→ **SUPPLIED TEXT**:

[Start of section]

It is misleading to say "the HWC program was not directly designed to reduce pain, but instead aimed to improve quality of life", while touting these two outcomes as results in the abstract:
After 12 months in the program, statistically and clinically significant reductions were observed for pain intensity (Hedges’ g = 1.00) and pain-related interference (Hedges’ g = 1.13).

Also:
Funding: The authors certify that they have no affiliations with or financial involvement in any organization or entity with a direct financial interest in the subject matter or materials discussed in the article.

Competing interests: The authors have declared that no competing interests exist.

However, a quick search on Google for the first (lead?) author's name -- Zachary Rethorn -- shows that he provides health coaching sessions for chronic pain to "help you heal pain and live well" https://www.instagram.com/rethorn_pt/

His website FAQ reads (https://www.rethornpt.com/copy-of-home):
How do you perform virtual treatments?

A common misconception of physical therapy is that it must involve hands-on treatment. In reality, this is only one tool available to a physical in diagnosing and treating an injury or chronic condition. Educating patients, identifying contributing personal lifestyle and fitness factors, as well as implementing a specific exercise or movement program, are some of the most important things physical therapists do.

[End of section]

→ **ASSIGNED TASK**: Rename "hands-on treatment" as "manual treatment" throughout the passage of the comment on the HWC program from "His website FAQ" up to and including "physical therapists do.", and write out that passage. The rows come from a separate source, not from this text.

→ **EXCERPTED RECORDS**:
[Start of section]

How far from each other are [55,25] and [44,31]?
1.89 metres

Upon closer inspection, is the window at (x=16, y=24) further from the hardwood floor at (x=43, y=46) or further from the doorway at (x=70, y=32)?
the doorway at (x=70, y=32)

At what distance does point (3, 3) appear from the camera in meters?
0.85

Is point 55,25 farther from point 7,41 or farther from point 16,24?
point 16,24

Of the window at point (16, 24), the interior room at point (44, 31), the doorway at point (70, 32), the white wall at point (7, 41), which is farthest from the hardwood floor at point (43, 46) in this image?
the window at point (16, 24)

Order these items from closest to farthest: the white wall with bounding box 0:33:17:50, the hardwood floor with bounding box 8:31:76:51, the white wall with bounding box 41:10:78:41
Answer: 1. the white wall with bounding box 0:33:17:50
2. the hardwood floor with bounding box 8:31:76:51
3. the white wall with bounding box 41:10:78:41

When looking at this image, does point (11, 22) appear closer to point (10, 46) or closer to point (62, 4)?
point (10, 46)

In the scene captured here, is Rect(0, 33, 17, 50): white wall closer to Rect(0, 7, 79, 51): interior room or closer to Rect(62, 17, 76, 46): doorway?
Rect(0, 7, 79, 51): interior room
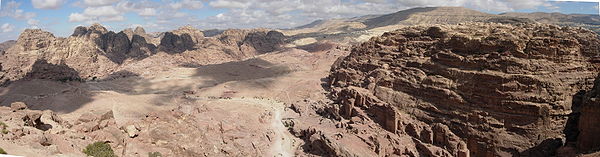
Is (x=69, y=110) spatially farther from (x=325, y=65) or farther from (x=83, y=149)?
(x=325, y=65)

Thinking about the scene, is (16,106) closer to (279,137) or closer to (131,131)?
(131,131)

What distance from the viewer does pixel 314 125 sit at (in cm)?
3950

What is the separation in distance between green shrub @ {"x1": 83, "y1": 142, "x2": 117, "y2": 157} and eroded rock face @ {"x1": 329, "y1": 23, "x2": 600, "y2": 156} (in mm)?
22625

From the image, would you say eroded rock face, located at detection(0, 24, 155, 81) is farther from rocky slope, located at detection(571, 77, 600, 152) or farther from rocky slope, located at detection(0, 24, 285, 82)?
rocky slope, located at detection(571, 77, 600, 152)

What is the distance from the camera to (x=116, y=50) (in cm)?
10456

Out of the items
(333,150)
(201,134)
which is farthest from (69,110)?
(333,150)

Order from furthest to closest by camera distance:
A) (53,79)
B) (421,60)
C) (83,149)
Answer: (53,79) < (421,60) < (83,149)

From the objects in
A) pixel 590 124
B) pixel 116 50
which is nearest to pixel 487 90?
pixel 590 124

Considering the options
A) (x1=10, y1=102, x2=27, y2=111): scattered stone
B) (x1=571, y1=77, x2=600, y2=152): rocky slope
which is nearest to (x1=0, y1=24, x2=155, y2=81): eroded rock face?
(x1=10, y1=102, x2=27, y2=111): scattered stone

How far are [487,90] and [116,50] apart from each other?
330ft

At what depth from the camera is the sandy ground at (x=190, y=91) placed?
4359 cm

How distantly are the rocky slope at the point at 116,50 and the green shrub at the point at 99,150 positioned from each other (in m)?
45.0

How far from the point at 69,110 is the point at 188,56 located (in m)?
61.2

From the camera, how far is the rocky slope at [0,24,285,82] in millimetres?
82562
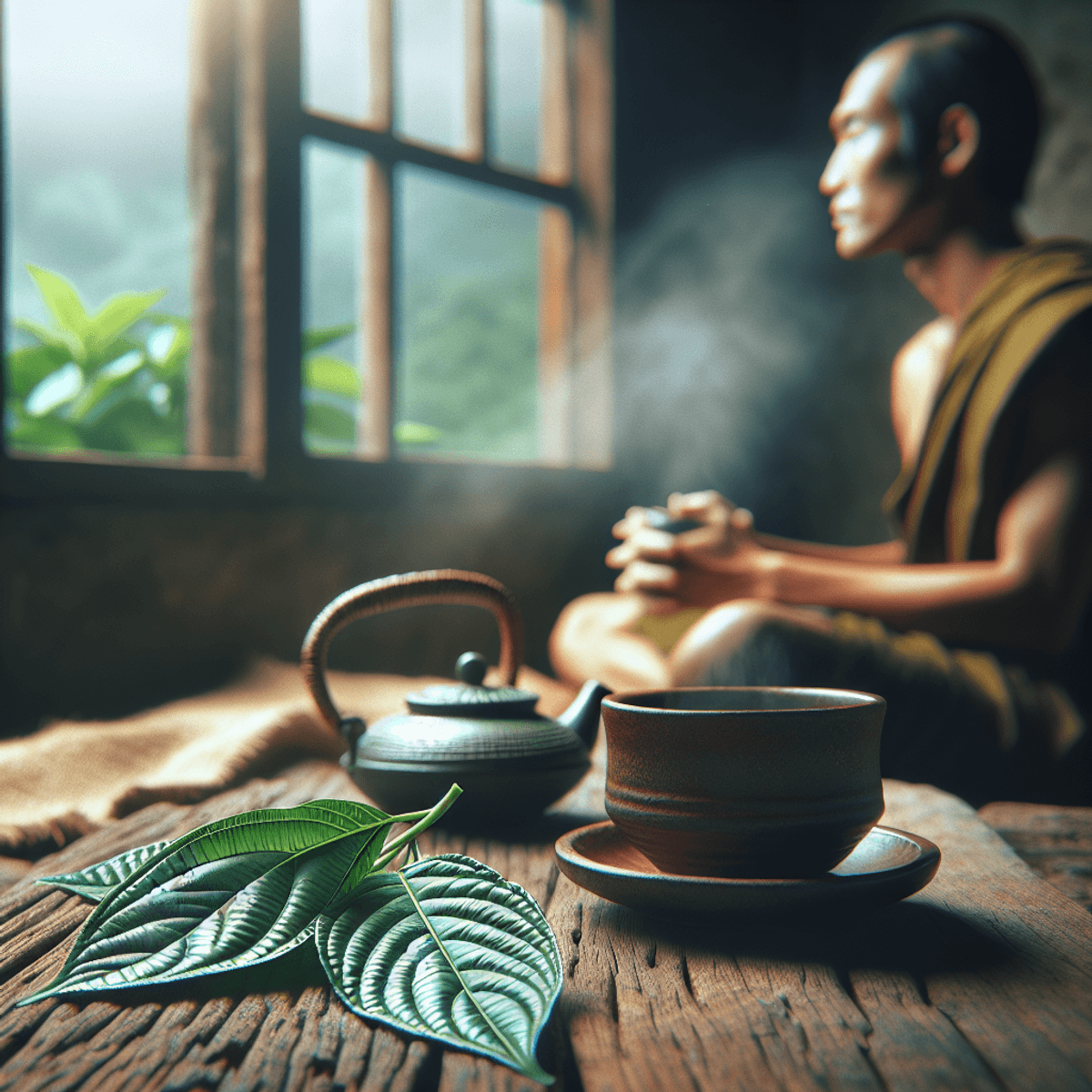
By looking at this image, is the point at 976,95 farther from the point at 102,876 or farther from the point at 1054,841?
the point at 102,876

[End of section]

→ **RESPONSE BELOW**:
His website FAQ reads (https://www.rethornpt.com/copy-of-home):
How do you perform virtual treatments?

A common misconception of physical therapy is that it must involve manual treatment. In reality, this is only one tool available to a physical in diagnosing and treating an injury or chronic condition. Educating patients, identifying contributing personal lifestyle and fitness factors, as well as implementing a specific exercise or movement program, are some of the most important things physical therapists do.